▶ TASKS TO PERFORM
[1] According to the court opinion excerpt, which case does the defendant concede settled the validity of the Central District jury selection method against him?
[2] Please condense the paragraph of the court opinion excerpt that begins "Defendant contends that the method of jury selection" into a short bulleted list that keeps its main facts.
[3] For each statement, say whether it agrees with the court opinion excerpt, and quote the words of the excerpt that decide it.
(a) The defendant challenged the jury panel before the jury was sworn.
(b) Unconsciousness caused by voluntary intoxication is a complete defense.
(c) The judgment of conviction was affirmed.

(PASSAGE PROVIDED)

The court also gave instructions which covered the law that assault to commit murder is a specific intent crime and told the jury when voluntary intoxication is relevant to specific intent, as well as giving CALJIC instruction [38 Cal. App. 3d 818] No. 4.31 entitled "Unconsciousness-Burden of Proof." fn. 1 The defendant in the case at bench had offered evidence of his intoxication to support his theory of unconsciousness. Our Supreme Court said in People v. Kelly, 10 Cal. 3d 565, 573 [111 Cal. Rptr. 171, 516 P.2d 875], quoting from its earlier decision in People v. Conley, 64 Cal. 2d 310, 323 [49 Cal. Rptr. 815, 411 P.2d 911], "'Defendant offered evidence of intoxication caused by alcohol and drugs to support his defense of unconsciousness. [Exactly the same contention defendant makes herein.] Unconsciousness is ordinarily a complete defense to a criminal charge. (Pen. Code, § 26, subd. Five.) If the state of unconsciousness is caused by voluntary intoxication, however, it is not a complete defense.' [Citations.]"
 Defendant contends that the method of jury selection in the central district deprived him of equal protection of the laws, due process and the right to trial by a jury of his peers. His contention is without merit. The record indicates the motion was not timely made; defendant concedes his challenge to the panel was made after the jury had been sworn in and an opening statement had been made by the People. Penal Code section 1060 specifically provides: "A challenge to the panel must be taken before a juror is sworn, and must be in writing or be noted by the Phonographic Reporter, and must plainly and distinctly state the facts constituting the ground of challenge."
Defendant also concedes that the validity of the method of jury selection in the Central District of Los Angeles County has been settled adversely to his position by Adams v. Superior Court, 27 Cal. App. 3d 719 [104 Cal. Rptr. 144]. With this we agree. He says that he merely wishes to preserve the issue for appeal to a federal court.
The judgment of conviction is affirmed.
Kingsley, J., and Dunn, J., concurred.
FN 1. "If the evidence establishes beyond a reasonable doubt that at the time of the commission of the alleged offense the defendant acted as if he was conscious, you should find that he was conscious.
"However, if, notwithstanding the defendant's appearance of consciousness, the evidence raises a reasonable doubt whether he was in fact conscious, you should find that he was then unconscious."

(End PASSAGE PROVIDED)
(RECORD EXTRACTS)

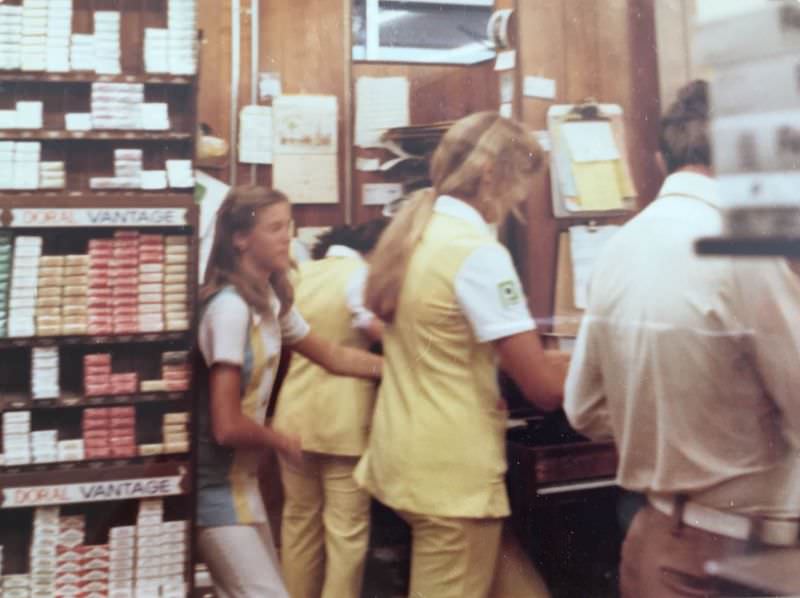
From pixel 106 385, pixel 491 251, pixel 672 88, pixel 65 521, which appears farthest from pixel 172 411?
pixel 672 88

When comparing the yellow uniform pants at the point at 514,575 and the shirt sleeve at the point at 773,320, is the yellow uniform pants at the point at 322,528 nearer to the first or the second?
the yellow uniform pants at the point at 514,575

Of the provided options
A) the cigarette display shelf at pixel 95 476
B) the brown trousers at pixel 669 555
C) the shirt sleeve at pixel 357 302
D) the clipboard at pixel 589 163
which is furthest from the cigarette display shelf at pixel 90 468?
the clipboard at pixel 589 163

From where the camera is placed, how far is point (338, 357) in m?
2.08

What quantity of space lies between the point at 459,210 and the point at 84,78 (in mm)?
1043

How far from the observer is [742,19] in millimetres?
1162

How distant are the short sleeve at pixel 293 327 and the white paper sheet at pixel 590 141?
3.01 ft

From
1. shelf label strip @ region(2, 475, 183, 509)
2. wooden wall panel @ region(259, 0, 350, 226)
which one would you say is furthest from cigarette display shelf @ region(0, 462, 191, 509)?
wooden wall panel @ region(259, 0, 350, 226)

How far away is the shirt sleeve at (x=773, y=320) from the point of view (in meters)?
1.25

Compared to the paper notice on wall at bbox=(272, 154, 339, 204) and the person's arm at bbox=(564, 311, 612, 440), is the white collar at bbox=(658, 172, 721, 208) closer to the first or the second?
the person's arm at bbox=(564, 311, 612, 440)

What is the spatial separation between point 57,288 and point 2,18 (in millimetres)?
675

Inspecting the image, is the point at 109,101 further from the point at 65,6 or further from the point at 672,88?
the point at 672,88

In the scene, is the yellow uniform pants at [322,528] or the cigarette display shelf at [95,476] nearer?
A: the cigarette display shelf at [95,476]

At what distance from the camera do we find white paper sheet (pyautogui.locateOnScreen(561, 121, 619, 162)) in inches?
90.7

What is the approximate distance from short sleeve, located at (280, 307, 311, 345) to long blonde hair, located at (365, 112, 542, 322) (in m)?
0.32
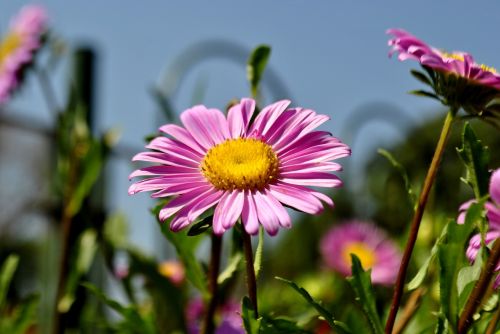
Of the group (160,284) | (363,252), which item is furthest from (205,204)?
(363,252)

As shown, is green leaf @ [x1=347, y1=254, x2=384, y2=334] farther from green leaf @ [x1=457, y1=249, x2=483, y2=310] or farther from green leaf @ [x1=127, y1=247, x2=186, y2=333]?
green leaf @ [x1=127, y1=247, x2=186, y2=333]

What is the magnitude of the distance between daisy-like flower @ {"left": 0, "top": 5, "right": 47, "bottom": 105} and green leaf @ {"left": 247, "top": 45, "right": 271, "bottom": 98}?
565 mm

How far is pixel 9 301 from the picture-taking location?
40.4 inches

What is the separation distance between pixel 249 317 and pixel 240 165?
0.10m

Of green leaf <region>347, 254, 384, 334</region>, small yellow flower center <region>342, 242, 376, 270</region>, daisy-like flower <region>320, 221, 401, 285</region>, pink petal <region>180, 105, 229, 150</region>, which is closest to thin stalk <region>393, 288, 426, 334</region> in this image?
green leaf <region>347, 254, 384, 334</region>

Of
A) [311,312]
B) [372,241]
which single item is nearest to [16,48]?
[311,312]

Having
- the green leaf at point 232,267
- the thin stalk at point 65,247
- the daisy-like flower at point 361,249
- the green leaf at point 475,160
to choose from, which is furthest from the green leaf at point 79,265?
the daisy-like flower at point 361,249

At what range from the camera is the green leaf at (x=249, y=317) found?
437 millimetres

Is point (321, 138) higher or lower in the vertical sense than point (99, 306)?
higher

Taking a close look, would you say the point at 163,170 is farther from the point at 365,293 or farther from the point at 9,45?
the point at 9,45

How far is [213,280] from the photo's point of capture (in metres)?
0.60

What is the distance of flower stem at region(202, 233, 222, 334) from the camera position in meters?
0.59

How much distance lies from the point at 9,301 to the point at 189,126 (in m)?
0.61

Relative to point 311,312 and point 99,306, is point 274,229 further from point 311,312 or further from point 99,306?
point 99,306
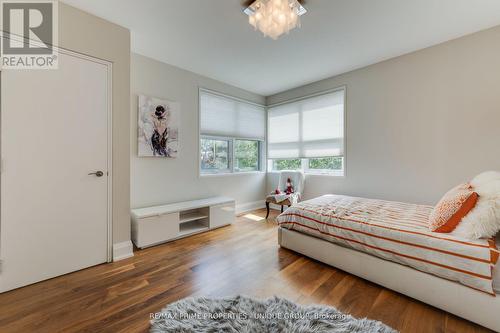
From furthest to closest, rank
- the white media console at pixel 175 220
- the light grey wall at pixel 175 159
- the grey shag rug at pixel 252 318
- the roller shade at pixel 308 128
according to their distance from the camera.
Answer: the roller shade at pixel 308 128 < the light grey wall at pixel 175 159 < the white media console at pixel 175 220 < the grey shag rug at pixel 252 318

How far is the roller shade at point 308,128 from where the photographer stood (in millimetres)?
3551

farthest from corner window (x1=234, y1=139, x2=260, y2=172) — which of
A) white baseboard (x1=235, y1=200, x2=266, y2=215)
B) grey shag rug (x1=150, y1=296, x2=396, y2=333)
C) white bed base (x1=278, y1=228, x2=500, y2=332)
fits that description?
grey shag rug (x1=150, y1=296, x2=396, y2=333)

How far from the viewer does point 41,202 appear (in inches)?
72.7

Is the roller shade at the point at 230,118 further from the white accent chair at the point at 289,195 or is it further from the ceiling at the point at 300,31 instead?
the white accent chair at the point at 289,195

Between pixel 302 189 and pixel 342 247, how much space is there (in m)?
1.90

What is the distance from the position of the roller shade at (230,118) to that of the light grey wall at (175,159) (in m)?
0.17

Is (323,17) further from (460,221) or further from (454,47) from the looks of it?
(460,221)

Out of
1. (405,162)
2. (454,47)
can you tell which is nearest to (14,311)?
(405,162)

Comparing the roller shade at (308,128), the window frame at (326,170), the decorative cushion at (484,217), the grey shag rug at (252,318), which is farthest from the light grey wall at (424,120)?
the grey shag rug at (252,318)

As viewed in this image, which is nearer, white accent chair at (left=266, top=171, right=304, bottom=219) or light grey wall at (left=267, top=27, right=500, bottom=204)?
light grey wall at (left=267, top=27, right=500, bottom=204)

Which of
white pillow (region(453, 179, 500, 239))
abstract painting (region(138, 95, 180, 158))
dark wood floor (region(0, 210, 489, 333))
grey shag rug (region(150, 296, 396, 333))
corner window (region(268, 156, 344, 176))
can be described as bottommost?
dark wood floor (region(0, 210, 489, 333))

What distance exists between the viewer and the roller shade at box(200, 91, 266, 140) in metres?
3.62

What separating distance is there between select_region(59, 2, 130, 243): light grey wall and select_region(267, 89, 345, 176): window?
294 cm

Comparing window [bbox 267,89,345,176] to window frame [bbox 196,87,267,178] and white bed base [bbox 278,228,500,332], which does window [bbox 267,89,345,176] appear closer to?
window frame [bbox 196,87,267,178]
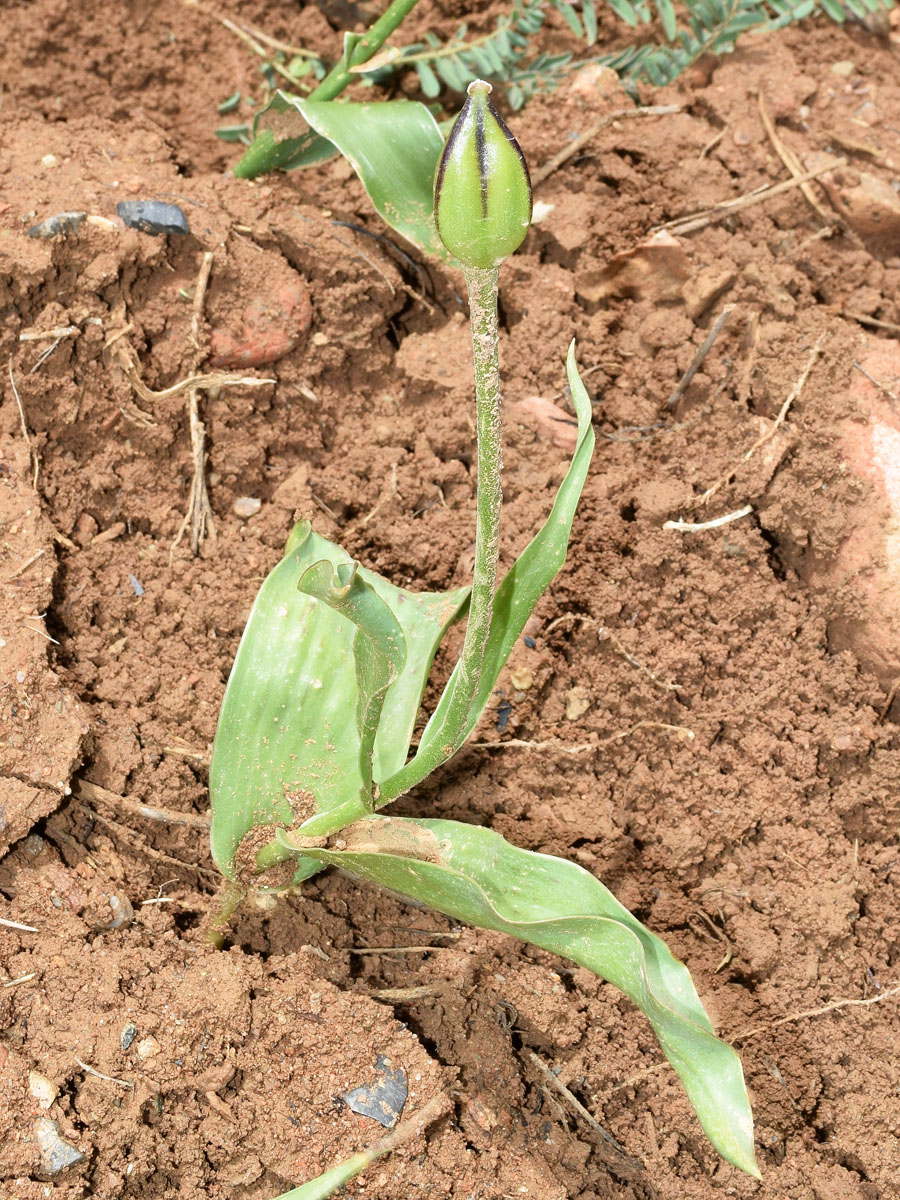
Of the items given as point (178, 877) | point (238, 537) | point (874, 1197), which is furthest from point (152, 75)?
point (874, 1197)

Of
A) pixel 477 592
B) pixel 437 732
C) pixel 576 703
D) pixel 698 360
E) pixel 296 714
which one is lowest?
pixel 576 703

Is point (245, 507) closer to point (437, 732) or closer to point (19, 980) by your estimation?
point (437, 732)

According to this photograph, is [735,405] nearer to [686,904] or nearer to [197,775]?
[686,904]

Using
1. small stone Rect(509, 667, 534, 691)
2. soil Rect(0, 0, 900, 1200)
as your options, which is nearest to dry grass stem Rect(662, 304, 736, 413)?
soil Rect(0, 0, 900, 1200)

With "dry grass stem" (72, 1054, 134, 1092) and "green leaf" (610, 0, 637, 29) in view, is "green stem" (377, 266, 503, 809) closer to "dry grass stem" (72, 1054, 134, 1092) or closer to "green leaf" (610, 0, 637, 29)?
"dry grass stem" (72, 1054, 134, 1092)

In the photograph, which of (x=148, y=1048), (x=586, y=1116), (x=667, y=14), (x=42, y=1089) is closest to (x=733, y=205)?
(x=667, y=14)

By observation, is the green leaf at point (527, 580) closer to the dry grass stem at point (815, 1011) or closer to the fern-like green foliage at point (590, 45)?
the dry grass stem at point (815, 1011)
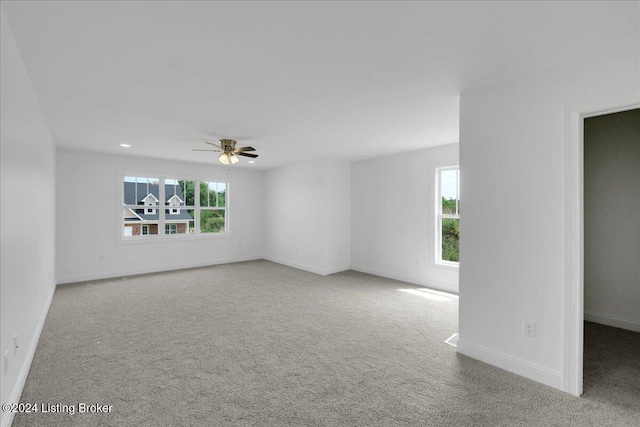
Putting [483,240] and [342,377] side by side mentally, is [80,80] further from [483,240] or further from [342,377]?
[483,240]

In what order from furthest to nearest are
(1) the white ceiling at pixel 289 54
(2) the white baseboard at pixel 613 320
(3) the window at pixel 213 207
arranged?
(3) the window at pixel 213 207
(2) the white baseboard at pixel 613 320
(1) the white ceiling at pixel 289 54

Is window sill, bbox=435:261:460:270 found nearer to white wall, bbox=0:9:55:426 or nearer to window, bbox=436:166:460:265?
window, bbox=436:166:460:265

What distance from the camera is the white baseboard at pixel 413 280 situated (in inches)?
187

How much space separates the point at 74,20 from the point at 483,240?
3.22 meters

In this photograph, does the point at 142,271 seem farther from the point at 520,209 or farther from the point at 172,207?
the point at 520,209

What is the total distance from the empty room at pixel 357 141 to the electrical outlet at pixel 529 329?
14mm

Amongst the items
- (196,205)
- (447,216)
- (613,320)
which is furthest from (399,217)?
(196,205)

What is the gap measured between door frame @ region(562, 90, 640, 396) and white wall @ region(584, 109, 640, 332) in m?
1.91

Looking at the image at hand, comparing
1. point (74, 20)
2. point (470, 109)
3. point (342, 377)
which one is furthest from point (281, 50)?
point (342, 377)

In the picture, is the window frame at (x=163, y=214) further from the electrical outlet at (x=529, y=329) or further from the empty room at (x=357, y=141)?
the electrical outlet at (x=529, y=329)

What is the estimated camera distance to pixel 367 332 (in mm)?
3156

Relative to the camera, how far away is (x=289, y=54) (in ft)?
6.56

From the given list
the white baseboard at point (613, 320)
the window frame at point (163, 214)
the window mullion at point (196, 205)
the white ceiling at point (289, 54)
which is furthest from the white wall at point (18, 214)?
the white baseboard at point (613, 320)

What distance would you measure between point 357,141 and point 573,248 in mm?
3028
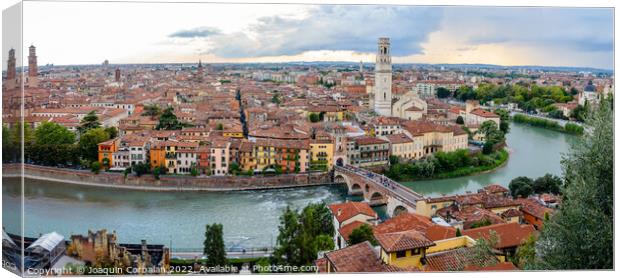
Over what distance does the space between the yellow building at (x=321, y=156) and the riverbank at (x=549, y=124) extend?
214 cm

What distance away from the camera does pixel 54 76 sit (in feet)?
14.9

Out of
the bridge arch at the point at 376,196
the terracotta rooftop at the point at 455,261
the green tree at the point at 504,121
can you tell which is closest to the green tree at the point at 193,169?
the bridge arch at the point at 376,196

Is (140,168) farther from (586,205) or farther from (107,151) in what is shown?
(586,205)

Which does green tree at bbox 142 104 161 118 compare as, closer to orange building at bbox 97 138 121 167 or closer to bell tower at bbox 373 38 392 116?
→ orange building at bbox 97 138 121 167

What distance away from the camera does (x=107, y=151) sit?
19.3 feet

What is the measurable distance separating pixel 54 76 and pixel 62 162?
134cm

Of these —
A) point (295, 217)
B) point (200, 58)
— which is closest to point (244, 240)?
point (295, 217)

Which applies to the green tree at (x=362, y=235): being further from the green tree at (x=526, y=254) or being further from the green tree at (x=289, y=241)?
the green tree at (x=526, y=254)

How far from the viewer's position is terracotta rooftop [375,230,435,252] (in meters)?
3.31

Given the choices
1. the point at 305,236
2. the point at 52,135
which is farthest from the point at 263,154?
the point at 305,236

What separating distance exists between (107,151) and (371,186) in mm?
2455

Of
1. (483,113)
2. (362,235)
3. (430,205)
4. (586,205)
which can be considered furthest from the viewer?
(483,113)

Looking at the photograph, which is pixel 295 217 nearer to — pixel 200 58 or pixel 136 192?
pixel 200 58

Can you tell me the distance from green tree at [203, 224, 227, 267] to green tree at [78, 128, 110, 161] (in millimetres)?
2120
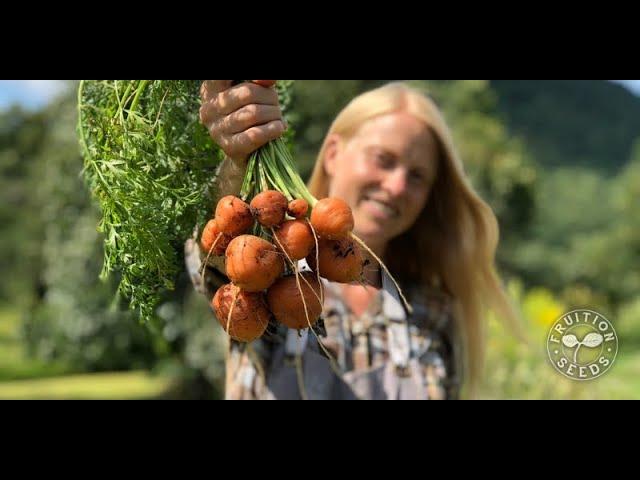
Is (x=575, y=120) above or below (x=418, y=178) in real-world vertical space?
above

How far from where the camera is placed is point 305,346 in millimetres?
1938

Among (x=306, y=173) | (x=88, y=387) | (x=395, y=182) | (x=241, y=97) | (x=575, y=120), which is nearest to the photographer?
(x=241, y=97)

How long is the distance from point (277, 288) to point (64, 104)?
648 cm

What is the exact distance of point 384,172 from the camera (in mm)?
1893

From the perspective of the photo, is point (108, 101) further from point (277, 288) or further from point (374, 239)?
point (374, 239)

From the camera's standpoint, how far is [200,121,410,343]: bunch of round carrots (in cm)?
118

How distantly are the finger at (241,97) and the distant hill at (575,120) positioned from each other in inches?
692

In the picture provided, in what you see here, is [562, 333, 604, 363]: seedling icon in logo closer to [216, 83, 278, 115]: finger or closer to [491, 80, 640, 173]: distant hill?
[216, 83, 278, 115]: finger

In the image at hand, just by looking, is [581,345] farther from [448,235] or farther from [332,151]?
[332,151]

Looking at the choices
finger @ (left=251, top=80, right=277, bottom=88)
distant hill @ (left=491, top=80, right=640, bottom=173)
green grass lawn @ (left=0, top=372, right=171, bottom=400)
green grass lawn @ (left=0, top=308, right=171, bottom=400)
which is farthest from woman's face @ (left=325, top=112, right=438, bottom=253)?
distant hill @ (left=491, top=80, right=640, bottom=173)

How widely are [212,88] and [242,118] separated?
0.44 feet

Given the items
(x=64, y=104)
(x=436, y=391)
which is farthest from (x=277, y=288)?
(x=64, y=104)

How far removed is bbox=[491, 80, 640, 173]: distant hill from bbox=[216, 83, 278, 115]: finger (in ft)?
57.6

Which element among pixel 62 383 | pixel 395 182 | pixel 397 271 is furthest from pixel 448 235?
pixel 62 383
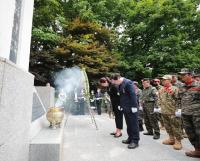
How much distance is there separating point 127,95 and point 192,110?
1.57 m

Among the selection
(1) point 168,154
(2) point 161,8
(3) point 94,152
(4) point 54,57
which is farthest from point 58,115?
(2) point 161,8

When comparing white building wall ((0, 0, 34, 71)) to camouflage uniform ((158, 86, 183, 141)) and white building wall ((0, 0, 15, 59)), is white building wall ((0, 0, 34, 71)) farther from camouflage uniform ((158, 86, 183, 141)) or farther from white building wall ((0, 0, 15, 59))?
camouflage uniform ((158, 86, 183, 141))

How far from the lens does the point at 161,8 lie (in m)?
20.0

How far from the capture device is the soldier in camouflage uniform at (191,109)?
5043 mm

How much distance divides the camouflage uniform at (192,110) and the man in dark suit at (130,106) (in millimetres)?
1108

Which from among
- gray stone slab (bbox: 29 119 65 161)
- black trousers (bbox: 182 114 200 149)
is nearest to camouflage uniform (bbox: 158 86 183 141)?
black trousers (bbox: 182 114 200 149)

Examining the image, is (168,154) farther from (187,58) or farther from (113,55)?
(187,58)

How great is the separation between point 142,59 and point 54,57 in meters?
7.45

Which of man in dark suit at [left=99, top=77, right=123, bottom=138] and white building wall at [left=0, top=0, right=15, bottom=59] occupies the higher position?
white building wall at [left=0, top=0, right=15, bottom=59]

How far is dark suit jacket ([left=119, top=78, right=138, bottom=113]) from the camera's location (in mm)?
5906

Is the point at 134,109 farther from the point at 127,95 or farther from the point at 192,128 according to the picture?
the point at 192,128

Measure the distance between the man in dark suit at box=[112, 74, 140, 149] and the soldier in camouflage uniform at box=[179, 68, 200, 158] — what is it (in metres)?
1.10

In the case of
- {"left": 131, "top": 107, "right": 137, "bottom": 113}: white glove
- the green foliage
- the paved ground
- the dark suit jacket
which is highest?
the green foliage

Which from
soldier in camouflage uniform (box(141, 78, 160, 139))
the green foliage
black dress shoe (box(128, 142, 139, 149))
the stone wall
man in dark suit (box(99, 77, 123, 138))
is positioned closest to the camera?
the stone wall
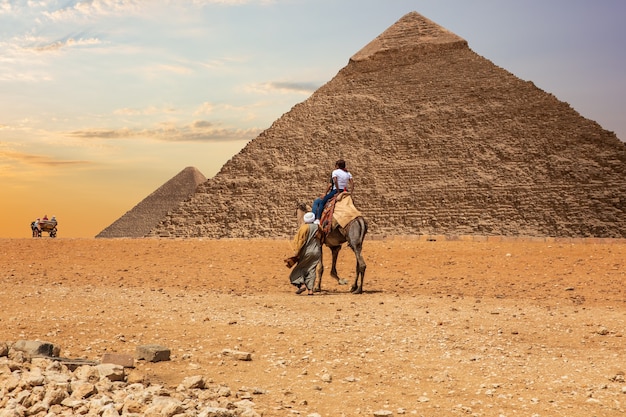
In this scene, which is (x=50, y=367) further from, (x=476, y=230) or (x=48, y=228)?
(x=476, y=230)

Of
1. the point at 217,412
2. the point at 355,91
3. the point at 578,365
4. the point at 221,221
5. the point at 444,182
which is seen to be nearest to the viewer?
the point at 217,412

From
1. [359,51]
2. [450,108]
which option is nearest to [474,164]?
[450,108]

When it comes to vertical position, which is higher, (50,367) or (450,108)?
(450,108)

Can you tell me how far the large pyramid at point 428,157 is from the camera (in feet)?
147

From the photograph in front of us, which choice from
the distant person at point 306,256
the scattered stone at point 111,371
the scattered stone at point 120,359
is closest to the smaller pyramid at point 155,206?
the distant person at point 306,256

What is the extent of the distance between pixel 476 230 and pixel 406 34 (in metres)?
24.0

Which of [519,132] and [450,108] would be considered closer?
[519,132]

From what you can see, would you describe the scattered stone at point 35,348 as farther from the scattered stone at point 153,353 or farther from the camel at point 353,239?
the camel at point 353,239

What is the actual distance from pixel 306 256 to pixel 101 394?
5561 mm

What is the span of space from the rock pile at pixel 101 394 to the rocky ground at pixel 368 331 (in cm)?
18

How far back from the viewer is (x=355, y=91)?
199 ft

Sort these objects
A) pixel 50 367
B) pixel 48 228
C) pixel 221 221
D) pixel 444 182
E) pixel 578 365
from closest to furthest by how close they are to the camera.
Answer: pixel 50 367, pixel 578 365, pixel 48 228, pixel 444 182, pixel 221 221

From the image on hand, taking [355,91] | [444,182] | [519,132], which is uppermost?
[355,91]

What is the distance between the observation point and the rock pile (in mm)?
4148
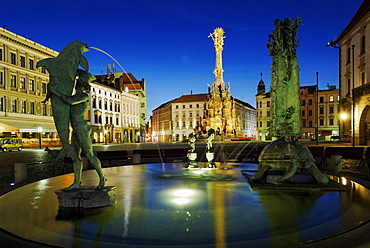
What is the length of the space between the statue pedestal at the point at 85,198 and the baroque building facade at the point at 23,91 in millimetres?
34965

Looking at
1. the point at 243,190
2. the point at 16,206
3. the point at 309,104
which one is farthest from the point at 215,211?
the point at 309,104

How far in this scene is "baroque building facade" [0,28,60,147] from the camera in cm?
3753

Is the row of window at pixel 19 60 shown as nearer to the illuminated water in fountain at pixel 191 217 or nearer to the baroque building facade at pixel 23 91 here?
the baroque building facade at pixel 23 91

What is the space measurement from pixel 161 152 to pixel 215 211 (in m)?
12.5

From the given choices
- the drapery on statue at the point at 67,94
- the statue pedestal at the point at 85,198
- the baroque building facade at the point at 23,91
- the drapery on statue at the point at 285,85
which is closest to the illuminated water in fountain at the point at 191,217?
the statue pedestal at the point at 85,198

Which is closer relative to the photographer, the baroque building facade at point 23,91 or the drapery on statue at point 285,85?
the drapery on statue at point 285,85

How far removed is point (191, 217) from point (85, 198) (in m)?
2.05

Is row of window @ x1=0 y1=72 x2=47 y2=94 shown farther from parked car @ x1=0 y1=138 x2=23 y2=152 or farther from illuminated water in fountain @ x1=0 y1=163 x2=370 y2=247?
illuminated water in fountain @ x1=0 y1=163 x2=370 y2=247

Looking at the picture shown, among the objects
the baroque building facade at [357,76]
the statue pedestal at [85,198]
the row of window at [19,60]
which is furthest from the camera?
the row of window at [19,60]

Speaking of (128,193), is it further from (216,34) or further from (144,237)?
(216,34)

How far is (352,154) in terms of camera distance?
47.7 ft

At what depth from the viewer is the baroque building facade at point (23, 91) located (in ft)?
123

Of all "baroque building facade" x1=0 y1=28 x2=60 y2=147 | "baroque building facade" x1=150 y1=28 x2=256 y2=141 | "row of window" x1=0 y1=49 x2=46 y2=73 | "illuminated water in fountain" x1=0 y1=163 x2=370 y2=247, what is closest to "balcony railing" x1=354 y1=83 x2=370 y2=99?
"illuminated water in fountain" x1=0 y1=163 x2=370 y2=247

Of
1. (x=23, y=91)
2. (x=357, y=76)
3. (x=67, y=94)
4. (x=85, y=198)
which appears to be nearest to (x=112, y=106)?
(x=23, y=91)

(End RECORD EXTRACTS)

▶ ANSWER LIST
[1] Adams v. Superior Court, 27 Cal. App. 3d 719 [104 Cal. Rptr. 144].

[2]
- The defendant claims the central district's jury selection method denied him equal protection, due process and a jury of his peers.
- The court finds the claim without merit.
- The motion was untimely: the defendant concedes he challenged the panel after the jury was sworn in and after the People gave an opening statement.
- Penal Code section 1060 requires a challenge to the panel to be taken before a juror is sworn. The challenge must be in writing or noted by the Phonographic Reporter, and it must plainly state the facts on which it is based.

[3]
(a) No: "defendant concedes his challenge to the panel was made after the jury had been sworn in"
(b) No: "If the state of unconsciousness is caused by voluntary intoxication, however, it is not a complete defense."
(c) Yes: "The judgment of conviction is affirmed."